Album Review- Wyatt Flores – “Half Life”

photo: Matthew Paskert


We live in a fortunate moment when it’s not just dance crazes and catchy one-off singles that are finding virality in the zeitgeist and resonating deeply with young people. This is also the fate that has graced its fortune upon some of the most earnest and involved songwriting of our generation, especially in the country realm.

There’s no shortage of songwriters who’ve seen tracks go silly viral on Tik-Tok or other platforms. But Wyatt Flores has been able to take this attention and energy, and translate it into the real world in the form of connections with long-term and attentive fans on the road.

In fact, the Flores phenomenon has become so big, one of the fears is that like so much of this music, it has become overheated, with Flores taking some time off recently to focus on mental health and recalibrate his perspective on life. Imposter syndrome is especially severe when you’ve gone from singer-songwriter nights to sold out venues across the United States in seemingly no time.

The success might be positive and assuring, but the music is strongly sentimental and dour, especially on Wyatt’s latest release, the eight-song Half Life. Officially sold as an EP (Flores still doesn’t have a debut LP), it deals with very heavy subject matter and doesn’t let up, and doesn’t find a more lighthearted or even really a strongly up-tempo moment to allow the audience to catch its breath.

This is sad bastard singer-songwriter music with country instrumentation, yet produced with pop rock sensibilities that allow the songs to cut across a wide range of appeal. This is why the popularity of Wyatt continues to soar, especially among young listeners who relate strongly to the this material.

Three deaths of individuals close to Wyatt is what inspired the opening track “Running Out of Time,” which reminds the audience of the finite nature of life, and to get taking advantage of it before it’s too late. Though on the surface the album presents as depressive and melancholy coffee shop music, at the heart of many of these songs is still a country structure and sound. “Wish I Could Stay” is a fiddle and steel waltz-timed country heartbreaker, even if Wyatt’s voice doesn’t convey the natural twang you’re used to hearing from the guys from Oklahoma.


The breakup song “If I Don’t See You Again” is another waltz-timed dancehall song, with writing that conveys wisdom beyond Wyatt’s 22 years. When he delivers the line “I believe in God, but he don’t believe in me” in the haunting sixth track, it’s hard not to feel the depths of depression that Wyatt has gone down in his short time on Earth, or be awed by his ability to convey this vein of emotion through his music.

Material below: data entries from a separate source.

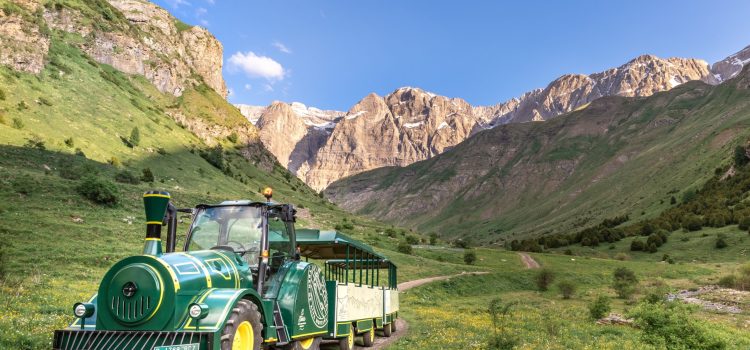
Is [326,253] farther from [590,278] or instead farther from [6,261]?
[590,278]

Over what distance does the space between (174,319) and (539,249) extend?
106277 mm

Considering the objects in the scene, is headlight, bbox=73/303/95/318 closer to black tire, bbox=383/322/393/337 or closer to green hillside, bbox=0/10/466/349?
green hillside, bbox=0/10/466/349

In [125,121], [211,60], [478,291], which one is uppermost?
[211,60]

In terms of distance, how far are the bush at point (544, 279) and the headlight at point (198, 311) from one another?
5801 centimetres

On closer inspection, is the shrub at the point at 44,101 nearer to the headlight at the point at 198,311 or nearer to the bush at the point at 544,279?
the bush at the point at 544,279

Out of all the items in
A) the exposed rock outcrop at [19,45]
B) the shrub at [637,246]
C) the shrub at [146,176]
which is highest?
the exposed rock outcrop at [19,45]

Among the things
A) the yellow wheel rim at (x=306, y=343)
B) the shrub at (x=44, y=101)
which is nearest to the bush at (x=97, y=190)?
the shrub at (x=44, y=101)

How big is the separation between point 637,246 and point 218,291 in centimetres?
9821

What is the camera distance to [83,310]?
8.38 metres

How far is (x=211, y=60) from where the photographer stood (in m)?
170

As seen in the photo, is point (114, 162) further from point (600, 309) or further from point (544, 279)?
point (600, 309)

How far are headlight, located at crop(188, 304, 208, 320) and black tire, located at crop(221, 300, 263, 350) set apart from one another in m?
0.47

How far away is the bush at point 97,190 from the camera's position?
43.7 metres

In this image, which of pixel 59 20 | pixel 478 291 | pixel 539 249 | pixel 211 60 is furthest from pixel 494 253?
pixel 211 60
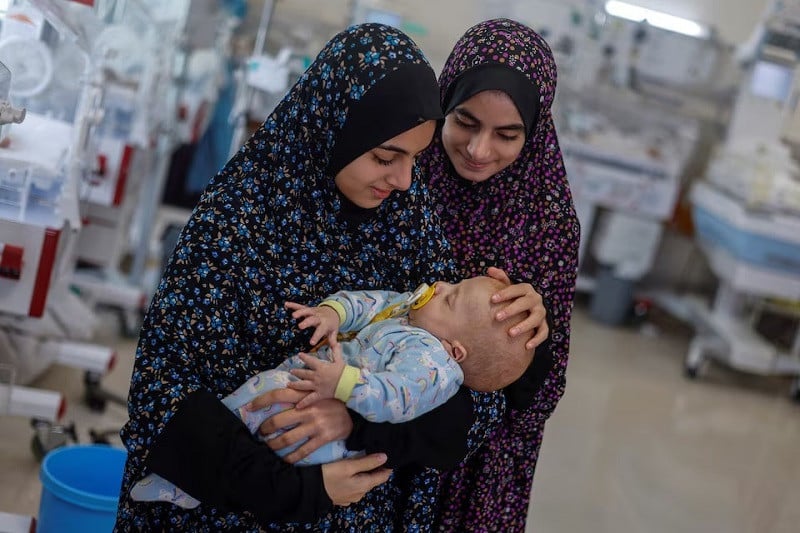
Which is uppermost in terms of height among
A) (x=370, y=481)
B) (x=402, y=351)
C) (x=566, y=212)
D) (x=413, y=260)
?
(x=566, y=212)

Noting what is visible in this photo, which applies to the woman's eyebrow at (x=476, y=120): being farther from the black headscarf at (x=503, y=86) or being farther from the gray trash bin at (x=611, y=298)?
the gray trash bin at (x=611, y=298)

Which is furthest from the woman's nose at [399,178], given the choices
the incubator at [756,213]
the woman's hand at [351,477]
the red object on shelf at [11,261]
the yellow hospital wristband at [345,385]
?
the incubator at [756,213]

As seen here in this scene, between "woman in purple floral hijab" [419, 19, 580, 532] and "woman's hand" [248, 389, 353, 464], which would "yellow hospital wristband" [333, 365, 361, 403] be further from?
"woman in purple floral hijab" [419, 19, 580, 532]

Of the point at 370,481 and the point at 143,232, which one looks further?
the point at 143,232

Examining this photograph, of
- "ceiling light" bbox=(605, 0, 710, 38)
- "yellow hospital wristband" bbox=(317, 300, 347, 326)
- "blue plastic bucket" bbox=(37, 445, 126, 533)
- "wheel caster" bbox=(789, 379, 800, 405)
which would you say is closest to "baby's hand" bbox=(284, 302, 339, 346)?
"yellow hospital wristband" bbox=(317, 300, 347, 326)

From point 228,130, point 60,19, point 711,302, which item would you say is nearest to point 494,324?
point 60,19

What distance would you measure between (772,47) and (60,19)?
4.31 m

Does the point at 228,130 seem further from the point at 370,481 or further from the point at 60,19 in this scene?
the point at 370,481

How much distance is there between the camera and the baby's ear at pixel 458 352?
5.33 ft

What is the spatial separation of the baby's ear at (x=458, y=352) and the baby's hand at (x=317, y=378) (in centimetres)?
24

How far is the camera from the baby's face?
1648mm

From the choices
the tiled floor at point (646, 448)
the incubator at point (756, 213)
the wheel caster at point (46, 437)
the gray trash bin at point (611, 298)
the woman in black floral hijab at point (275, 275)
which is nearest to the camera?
the woman in black floral hijab at point (275, 275)

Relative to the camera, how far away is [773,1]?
5.46 m

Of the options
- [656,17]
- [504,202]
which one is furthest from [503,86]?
[656,17]
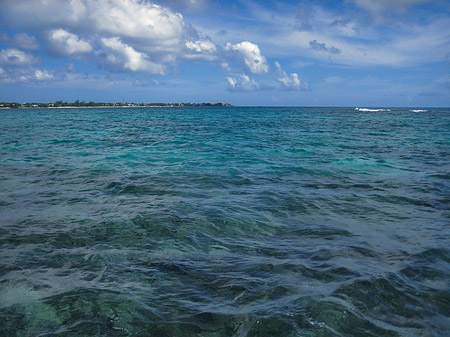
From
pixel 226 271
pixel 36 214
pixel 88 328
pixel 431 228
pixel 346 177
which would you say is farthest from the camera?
pixel 346 177

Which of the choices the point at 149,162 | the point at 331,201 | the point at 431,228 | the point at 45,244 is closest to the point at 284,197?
the point at 331,201

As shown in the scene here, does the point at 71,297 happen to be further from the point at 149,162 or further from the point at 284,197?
the point at 149,162

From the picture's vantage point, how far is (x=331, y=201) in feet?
28.6

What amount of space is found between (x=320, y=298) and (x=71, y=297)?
3.44 meters

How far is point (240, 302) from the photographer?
414 cm

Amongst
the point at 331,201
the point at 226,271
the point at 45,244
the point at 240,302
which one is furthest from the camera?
the point at 331,201

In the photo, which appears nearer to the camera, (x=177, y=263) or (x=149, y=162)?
(x=177, y=263)

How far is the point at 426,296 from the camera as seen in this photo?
14.2 ft

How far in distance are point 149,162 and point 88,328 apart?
39.1 feet

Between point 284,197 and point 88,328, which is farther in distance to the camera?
point 284,197

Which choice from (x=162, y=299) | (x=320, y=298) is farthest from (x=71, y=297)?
(x=320, y=298)

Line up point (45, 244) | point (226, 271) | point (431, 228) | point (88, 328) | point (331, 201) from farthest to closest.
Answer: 1. point (331, 201)
2. point (431, 228)
3. point (45, 244)
4. point (226, 271)
5. point (88, 328)

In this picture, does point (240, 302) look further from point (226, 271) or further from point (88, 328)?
point (88, 328)

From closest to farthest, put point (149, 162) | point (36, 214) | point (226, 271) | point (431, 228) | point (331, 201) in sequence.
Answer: point (226, 271) < point (431, 228) < point (36, 214) < point (331, 201) < point (149, 162)
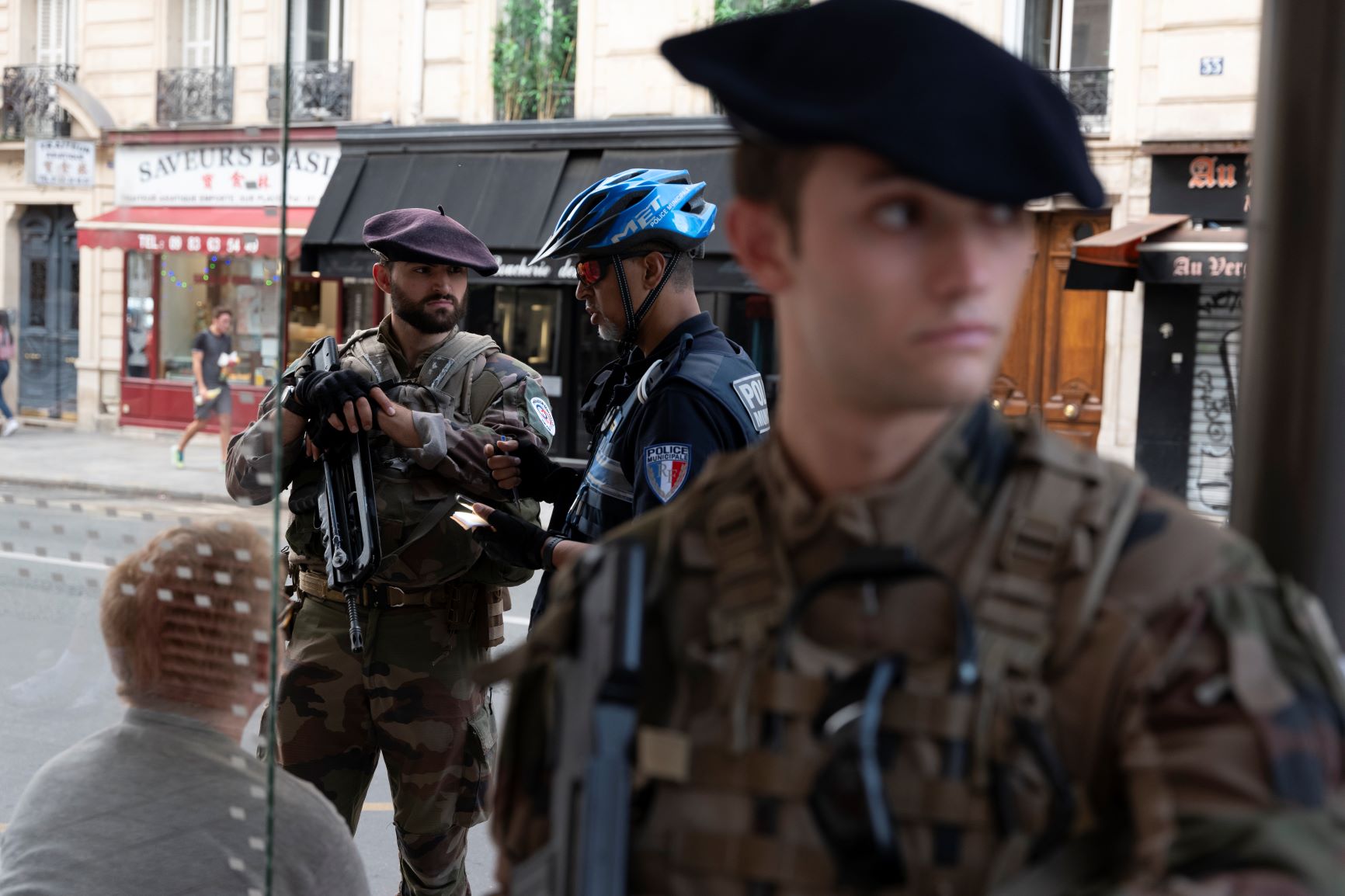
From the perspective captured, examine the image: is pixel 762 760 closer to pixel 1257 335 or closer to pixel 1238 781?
pixel 1238 781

But for the hardcore country listeners out there, they’ll hear the “ooh ooh’s” of “I Believe In God,” or the Millennial whoops and hand claps in the album’s hit single “Milwaukee” and wonder aloud, “Is this music really for me?” With a strong knack for melody, Wyatt’s music finds an infectiousness that belies the depth of the writing, and may make some overlook the country instrumentation, making them believe they’re listening to pop music.

All Wyatt Flores can do is follow his muse, and use the way his voice cracks when he moves from the falsetto to bring the emotion out of his performances in a way his audience can feel intimately. For sure, perhaps a little more grit or twang, or losing the “oohs” and “whoops” could dress these songs up as more country or rootsy. But this also runs the risk of taking an important ingredient out that has allowed such virality to grace Wyatt’s efforts.

It’s Wyatt’s version of The Fray’s 2006 single ”How To Save a Life” that has emerged as the most popular song on this 8-song EP. Despite being a rather obvious cover from a rock act, it does fit well with both the theme of Half Life, as well as the range and timbre of Wyatt’s voice.

You’re fair to worry if all of the EPs and singles ahead of a proper album release will resulted on one of those 36-song album monstrosities where most of the tracks have been released before when the debut does come. And despite Half Life doing well to develop a cohesive theme in the eight songs, you still feel like defining exactly what Wyatt Flores is remains a bit elusive. Will he break as truly a country artist, or veer farther into sweet-sounding melodic sensibilities more indicative of Noah Kahan roots rock?

It’s all a possibility for Wyatt who is still only 22, and utilizing a host of influences with confidence is perhaps why he’s become so intriguing to such a wide audience, including parents who can enjoy this music with their young adult children, or at least approve of this music above other options.

Half Life might be marked by ruminations on the inherent mortality of carbon-based life we all must reckon with, but the future is bright and sky is the limit of where Wyatt Flores can take this music, and the re-introduction of meaning and depth in songwriting along with it.